Some of the differences between Rated HP and Overload HP are the “Torque-Speed curve”, including staring and breakdown, Inrush current, Temperature rise, Efficiency and Power Factor.

The Rated HP must comply with all the standard specified parameters.
The overload has only to be carried without motor damage.

And without doubt is all about the money.

 

[buzzp]

I think the key here is the motor will run at SF. The length of time it will run at this level may or may not be reduced depending on the ambient temperature. The OL results in an increase in operating temperature. Any increase above the temp rating of the motor then we start seeing the life reduced.
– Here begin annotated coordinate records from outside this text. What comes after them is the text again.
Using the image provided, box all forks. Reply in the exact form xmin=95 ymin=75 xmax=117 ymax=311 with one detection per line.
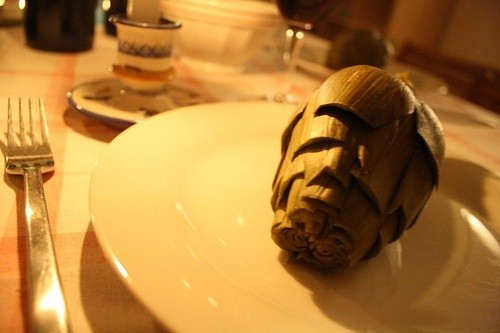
xmin=5 ymin=94 xmax=73 ymax=333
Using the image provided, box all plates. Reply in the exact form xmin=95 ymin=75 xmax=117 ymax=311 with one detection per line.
xmin=68 ymin=77 xmax=217 ymax=130
xmin=295 ymin=42 xmax=448 ymax=101
xmin=87 ymin=100 xmax=500 ymax=333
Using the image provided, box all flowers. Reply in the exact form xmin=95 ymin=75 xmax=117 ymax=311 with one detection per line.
xmin=270 ymin=65 xmax=446 ymax=274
This is what OL protection is for-to prevent an over temperature situation.
I would discourage operating a motor above FLA for any length of time. If it needs to be done, it may be done with a probability of reduced life. If the motor has embedded RTD's or thermocouples then this would be the best way to determine if operation at the higher current will indeed reduce the life. Granted, temperature will change slow compared to the current so it won't act as fast as an overload but the temp can certainly be checked and compared with running amps and ambient temp.

 

[CB2]

I am late into this discussion and a little suprised there is no mention of temperature until April 13th posts. I think buzzp brings up a very important factor about motors and their ratings.

The definition of a motor is " an electro/mechanical device that is thermally rated".

 

[oxilume]

Pumpdesigner,

This article should clearly define FLA & FLC with respect to temperature.

http://www.ul.com/regulators/ode/1000.pdf

Todd

http://www.oxilume.com

 

[PUMPDESIGNER]

oxilume, I liked that article and saved it.
buzzp does bring in the correct balance to things.
If I had a motor working in Alaska running at outdoor temperature, I would not worry about that SF at all, (Probably get concerned with the grease or oil on bearings though).

But, our stuff is mainly South Florida, Caribbean, South and Central America, hot, hot, hot. We no likey to see SF used at all.

PUMPDESIGNER

 

[jbartos]

Comment on CB2 (Electrical) Apr 14, 2004 marked ///\\I am late into this discussion and a little suprised there is no mention of temperature until April 13th posts.
///Not quite. My previous posting point to the motor nameplate where the motor temperature parameters or limitations are addressed. Visit

http://www.ab.com/manuals/dr/Motors/Motors9_2.pdf

for: Figure 1 motor nameplate indicates the motor ambient temp 40C and "thermally protected"\\ I think buzzp brings up a very important factor about motors and their ratings.
The definition of a motor is " an electro/mechanical device that is thermally rated".